Here, the written reports indicate neither. In fact, in addition to the
absence of a mental illness diagnosis, both reports expressly stated that it
3 was unlikely Despaigne’s competence could be restored. It is well-settled
that the involuntary commitment of a felony defendant is not appropriate
when there is little or no probability that the defendant will become competent
in the near future. See Dep’t of Child. & Fams. v. Campbell, 295 So. 3d 868,
870 (Fla. 5th DCA 2020) (holding involuntary commitment improper when
defendant’s future restoration to competency was “doubtful”); see also Dep’t
of Child. & Fams. v.

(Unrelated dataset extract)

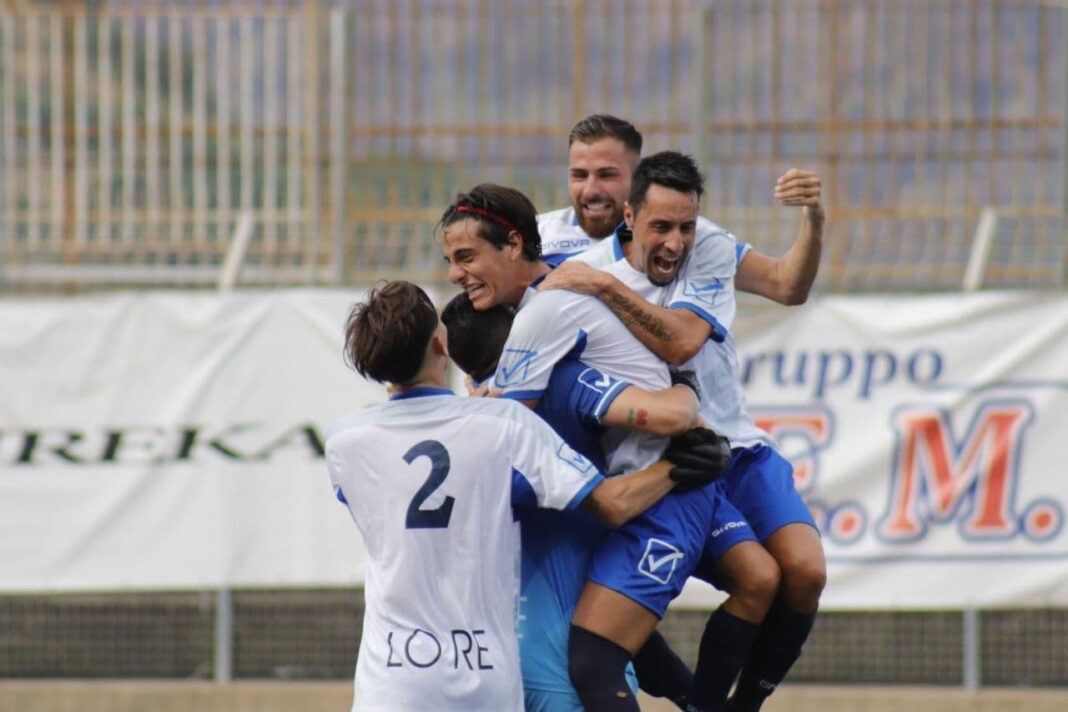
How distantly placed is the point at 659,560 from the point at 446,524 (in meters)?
0.79

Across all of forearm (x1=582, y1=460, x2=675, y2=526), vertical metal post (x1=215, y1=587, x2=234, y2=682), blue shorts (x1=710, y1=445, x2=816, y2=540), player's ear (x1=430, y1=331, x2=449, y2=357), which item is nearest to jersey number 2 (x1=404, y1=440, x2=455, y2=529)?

Gilliland, 947 So. 2d 1262, 1262–63 (Fla. 5th DCA 2007)
(quashing involuntary commitment order where uncontradicted testimony
established little or no probability of future competence); Dep’t of Child. &
Fams. v. Wehrwein, 942 So. 2d 947, 949 (Fla. 5th DCA 2006). Therefore,
Despaigne did not meet the criteria for involuntary commitment, and the trial
court departed from the essential requirements of law by doing so.
We grant DCF’s petition for writ of certiorari and remand for further
proceedings pursuant to Florida Rules of Criminal Procedure 3.210(b) and/or
3.212(d).
PETITION GRANTED.
COHEN, TRAVER and SASSO, JJ., concur.